Un rapport exigeant au métier
L’exigence technique et la rigueur sont les deux qualités que s’impose Corinne Copie dans sa pratique. C’est ainsi qu’elle a appris la reliure et c’est ainsi qu’elle la transmet à ses élèves. Comme tout artisan, elle a son « cheval de bataille » : l’intransigeance. Elle montre volontiers les gabarits de grecquage et de cartes à nerfs utilisés en reliure. Pour elle, il est très important que les deux soient en correspondance pour que les clients aient une uniformité de dos dans leur bibliothèque. Face aux nombreux tutoriels vidéo et cours « en kit » de reliure simplifiée, elle craint qu’il y ait une perte de savoir-faire. Elle tient à ce que l’endossure propre à la reliure traditionnelle perdure. Elle tient également à garder une approche sensible du métier : « Avec l’utilisation des outils numériques pour la réalisation des décors, il manque l’esthétique si particulière du travail de la main. » C’est le temps du « faire » qui lui plaît. Ce temps qui est le facteur qui guide la carrière de Corinne Copie : le temps des cours à faire correspondre aux temps de réalisation, le temps de préparation à mettre en parallèle avec le temps de travail des élèves, le temps de coordonner les différences de vitesse d’avancement des élèves. C’est aussi le temps de créer et de créer à nouveau.
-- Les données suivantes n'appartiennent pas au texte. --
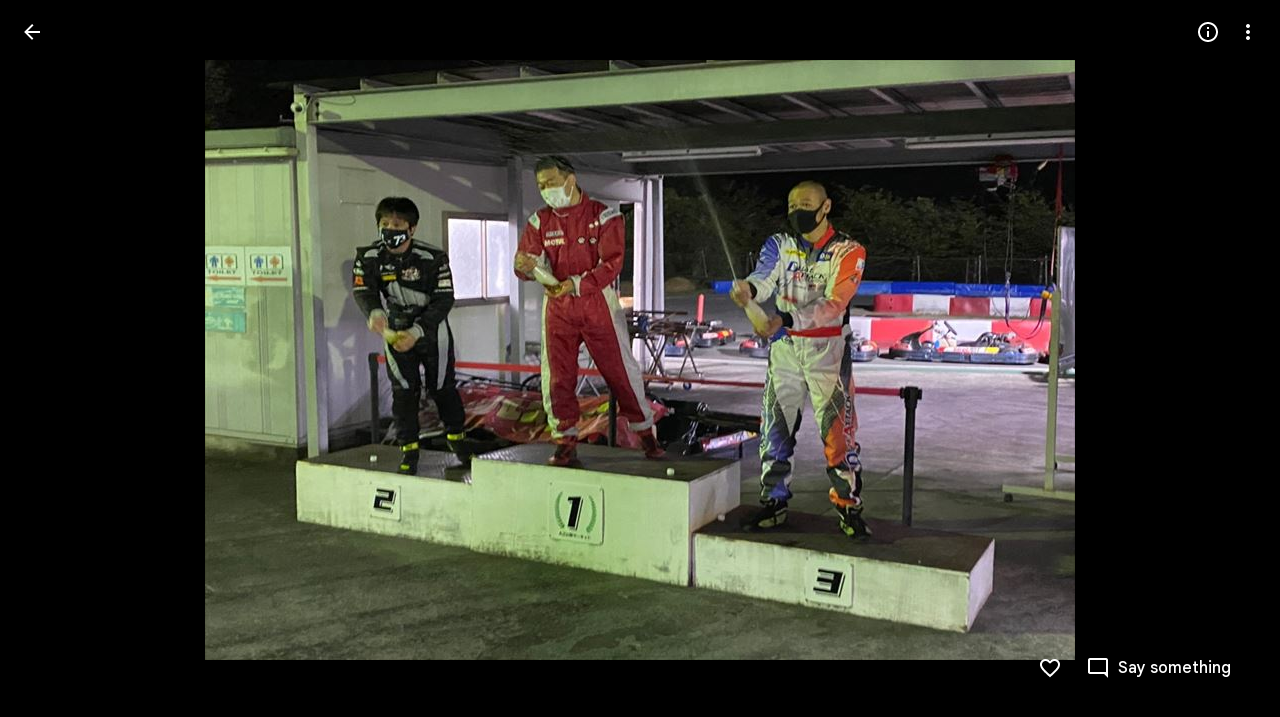

--- FILE ---
content_type: text/javascript; charset=UTF-8
request_url: https://photos.google.com/_/scs/social-static/_/js/k=boq.PhotosUi.en_US.Dja9yIKQ7Cg.2019.O/ck=boq.PhotosUi.QbeEIFtSeQY.L.B1.O/am=AAAAiDWAGZjNJf5zAQBBxvcdF9A_nhbCBpoMLxi-2Qg/d=1/exm=A7fCU,Ahp3ie,B7iQrb,BTP52d,BVgquf,DgRu0d,E2VjNc,EAvPLb,EFQ78c,IXJ14b,IZT63,Ihy5De,IoAGb,JNoxi,KUM7Z,Kl6Zic,L1AAkb,LEikZe,Lcfkne,LuJzrb,LvGhrf,MI6k7c,MpJwZc,NwH0H,O1Gjze,O6y8ed,OTA3Ae,P6sQOc,PIVayb,PrPYRd,QIhFr,RMhBfe,RqjULd,RyvaUb,SdcwHb,Sdj2rb,SpsfSb,UBtLbd,UUJqVe,Uas9Hd,Ulmmrd,V3dDOb,WO9ee,Wp0seb,XGBxGe,XVMNvd,XqvODd,YYmHzb,Z15FGf,ZDZcre,Zjf9Mc,ZwDk9d,_b,_tp,aW3pY,ag510,byfTOb,c08wCc,ctK1vf,e5qFLc,ebZ3mb,fBsFbd,gI0Uxb,gJzDyc,gychg,hKSk3e,hc6Ubd,hdW3jf,iH3IVc,ig9vTc,j85GYd,kjKdXe,l5KCsc,lXKNFb,lYp0Je,lazG7b,lfpdyf,lsjVmc,lwddkf,m9oV,mI3LFb,mSX26d,mdR7q,mzzZzc,n73qwf,nbAYS,o3R5Zb,opk1D,p0FwGc,p3hmRc,p9Imqf,pNBFbe,pjICDe,pw70Gc,qTnoBf,rCcCxc,rgKQFc,suMGRe,w9hDv,ws9Tlc,xKVq6d,xQtZb,xRgLuc,xUdipf,zbML3c,zeQjRb,zr1jrb/excm=_b,_tp,sharedphoto/ed=1/br=1/wt=2/ujg=1/rs=AGLTcCOd1fWRelakSgIfH4kSIS2gCnaRrQ/ee=EVNhjf:pw70Gc;EmZ2Bf:zr1jrb;F2qVr:YClzRc;JsbNhc:Xd8iUd;K5nYTd:ZDZcre;LBgRLc:SdcwHb;Me32dd:MEeYgc;MvK0qf:ACRZh;NJ1rfe:qTnoBf;NPKaK:SdcwHb;NSEoX:lazG7b;O8Cmgf:XOYapd;Pjplud:EEDORb;QGR0gd:Mlhmy;SNUn3:ZwDk9d;ScI3Yc:e7Hzgb;Uvc8o:VDovNc;YIZmRd:A1yn5d;Zk62nb:E1UXVb;a56pNe:JEfCwb;cEt90b:ws9Tlc;dIoSBb:SpsfSb;dowIGb:ebZ3mb;eBAeSb:zbML3c;gty1Xc:suMGRe;iFQyKf:QIhFr;lOO0Vd:OTA3Ae;oGtAuc:sOXFj;pXdRYb:p0FwGc;qQEoOc:KUM7Z;qafBPd:yDVVkb;qddgKe:xQtZb;wR5FRb:rgKQFc;xqZiqf:wmnU7d;yxTchf:KUM7Z;zxnPse:GkRiKb/dti=1/m=bbreQc?wli=PhotosUi.cr9tneqwR6w.createPhotosEditorPrimaryModuleNoSimd.O%3A%3BPhotosUi.6Pi6Q_k4lY0.createPhotosEditorPrimaryModuleSimd.O%3A%3BPhotosUi.aN6Xx3Oqf40.skottieWasm.O%3A%3BPhotosUi.nH6tO0c7jlM.twixWasm.O%3A%3B
body_size: 404
content:
"use strict";this.default_PhotosUi=this.default_PhotosUi||{};(function(_){var window=this;
try{
_.m9a=_.x("EcW08c",[_.Os]);
_.n("EcW08c");
var C9b;C9b=function(a){if(a=a.split(";")[1])return[a.trim()]};
_.WJ=class extends _.GF{constructor(){super();this.lt=this.wa().Wb("B6Vhqe")?null:this.wa().Wb("N2RpBe");this.Ja=!this.lt;this.Ra=_.af(this.getData("toggles"),!0);this.ha=!1;this.ka=_.Bg(this.getData("checkedVeid"));this.mb=_.Bg(this.getData("uncheckedVeid"))}Eb(a){a.data.name==="class"&&(this.lt=this.wa().Wb("B6Vhqe")?null:this.wa().Wb("N2RpBe"),this.Ja=!this.lt)}uf(){return!!this.lt}Rb(){return this.lt}Zl(){return this.lt===null}yb(){this.lt=!this.lt;this.ua()}Rg(a){this.lt=a===null?null:!!a;this.ua()}Nb(){return this.Ra}De(){this.na()&&
(this.ha=!0,this.uk(!0),_.rk(this.Pb,300,this),this.Ra&&(this.Ja=!this.lt))}ne(a){this.oa&&(this.uk(!1),a||_.GOb.has(this.jd)&&!_.GOb.get(this.jd).WD.Nw&&this.uf()||(this.Ra&&this.yb(),this.trigger("JIbuQc",this.uf()),a=this.wa().el(),this.lt&&this.ka?_.GH(a,parseInt(this.ka.split(";")[0].trim(),10),["JIbuQc"],C9b(this.ka)):!this.lt&&this.mb&&_.GH(a,parseInt(this.mb.split(";")[0].trim(),10),["JIbuQc"],C9b(this.mb))))}Ya(){this.uk(!0)}Xa(){this.uk(!1)}te(){return!0}Pb(){this.ha=!1;this.ua()}Ea(){const a=
this.wa();a.Db("u3bW4e",this.ui()&&!this.oa);a.Db("qs41qe",this.oa||this.ha);a.Db("i9xfbb",this.Ja);a.Db("N2RpBe",!!this.lt);a.Db("B6Vhqe",this.lt===null);this.jd=="radio"&&(this.na()||a.rd("tabindex"));a.Sb("aria-checked",this.lt===null?"mixed":this.lt.toString());this.getLabel().Db("N2RpBe",!!this.lt)}jc(){return!1}};_.WJ.prototype.$wa$Iuc8x=function(){return this.jc};_.WJ.prototype.$wa$Mlp4Hf=function(){return this.Ea};_.WJ.prototype.$wa$I481le=function(){return this.te};
_.WJ.prototype.$wa$mQiROb=function(){return this.Xa};_.WJ.prototype.$wa$BIGU4d=function(){return this.Ya};_.WJ.prototype.$wa$jz8gV=function(){return this.De};_.WJ.prototype.$wa$IS8HFf=function(){return this.Nb};_.WJ.prototype.$wa$BQ7HLd=function(){return this.yb};_.WJ.prototype.$wa$B6Vhqe=function(){return this.Zl};_.WJ.prototype.$wa$hAg8Ad=function(){return this.Rb};_.WJ.prototype.$wa$N2RpBe=function(){return this.uf};_.WJ.prototype.$wa$dyRcpb=function(){return this.Eb};_.R(_.m9a,_.WJ);
_.r();
_.m6a=_.x("bbreQc",[_.Fk,_.Em,_.Pl]);
_.n("bbreQc");
var hWg=class extends _.Q{static Ha(){return{Qa:{soy:_.Dr},model:{Zc:_.x9},service:{selection:_.OS}}}constructor(a){super();this.soy=a.Qa.soy;this.Fb=a.model.Zc;this.ha=a.service.selection;this.na=_.T(_.U().Ia(()=>{const b=this.isSelected();let c=_.KPg;b&&(c=_.JPg);const d=this.Ma("cy6CSe").Sb("jslog",this.soy.renderText(_.IPg,{uf:b}));_.FH(d.el());_.uu(this,"cy6CSe").then(e=>{e.Rg(b);e.wa().focus()});this.soy.Yd(this.Ma("l0ZStb").el(),c)}))}km(){_.GS(this.ha,_.HS([this.Fb.Ta()]));this.ka()}isSelected(){const a=
this.Fb.Ta();return _.NS(this.ha,a)===1||_.NS(this.ha,a)===2}ka(){this.na()}};hWg.prototype.$wa$Hu4Tjd=function(){return this.ka};hWg.prototype.$wa$KamsZ=function(){return this.km};_.R(_.m6a,hWg);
« L’exigence technique et la rigueur sont les deux qualités que s’impose Corinne Copie dans sa pratique. C’est ainsi qu’elle a appris la reliure et c’est ainsi qu’elle la transmet à ses élèves. »
Corinne Copie, enseignante aux Ateliers d’Arts Appliqués du Vésinet, 28bis, chemin du Tour-des-Bois, 78400 Chatou. Tél. : 01 39 52 85 90, aaav.asso.fr
Atelier : 1bis, rue du Bel Air, 78780 Maurecourt, uniquement sur rendez-vous. Tél. : 06 61 46 11 00, courriel : corinne.copie@laposte.net
1 À l’époque, il y avait deux CAP de reliure : le CAP jeunes filles, consacré à la plaçure, et le CAP jeunes gens pour la reliure main.